Antoine : Oui, vraiment. C’est dur parce que la paranoïa c’est un enjeu dont je voulais parler, qui m’est personnel. Les gens pensent que c’est la partie fictive, mais pour moi c’est encore plus vrai. Avec comment c’est écrit, ça peut avoir l’air du contraire. Je trouve qu’on néglige souvent l’imagination des personnages alors qu’on en a tous une. Je trouve que dans les livres, on met un peu ça de côté au profit de ce qui se passe.

 

Marianne : Je trouve que des fois l’imaginaire est vraiment séparé dans ton roman. À la fin, y’a la grande orgie de paranoïa, d’imagination qui arrive. Par le fait qu’on est capable de séparer ça au cours du roman, les gens peuvent choisir ce qu’ils prennent. Ce que j’avais trouvé vraiment habile, justement, c’est que rien est anodin dans la paranoïa. Elle inscrit l’histoire avant même qu’elle s’inscrive elle-même. Ça fait en sorte que tu rentres encore plus dans la paranoïa du personnage parce que toi-même en tant que lecteur, t’étais habitué à ce motif-là.

 

Antoine : Ça me fait vraiment plaisir que tu dises ça parce que c’est vraiment mon intention, comment je travaille. Qu’est-ce que je trouve le plus le fun en tant que lecteur et comme auteur, c’est de faire des liens.
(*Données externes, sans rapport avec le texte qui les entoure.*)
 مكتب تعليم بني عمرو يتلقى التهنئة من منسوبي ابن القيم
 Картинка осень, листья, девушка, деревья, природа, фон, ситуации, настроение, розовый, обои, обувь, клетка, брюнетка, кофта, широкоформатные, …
J’aime pas vraiment les intrigues ou le suspense, mais quand il y a plein d’éléments disponibles pour faire des liens, quand on fait un peu confiance à l’auteur, on le sait que ça va être relié un moment. Après, on voit que ça se tisse.

 

Marianne : Y’a rien de plus décevant que quand un auteur te lance plein d’éléments pis te dit de te débrouiller avec ça pis le roman finit comme ça. La fin aurait pu arriver sans précédents pis ça aurait été bon quand même, mais parce qu’il y avait les précédents, ça fait en sorte que ça fait plus de sens. J’aurais pas vu ça se finir d’une autre manière. Avec le champ lexical de good boy, bon garçon qui revient, la fin est vraiment bien méchée. Ça aurait presque pu être une fable ou un trouble psychotique qui arrive. Si on peut revenir au thème de la fin, la fin fait crissement du sens.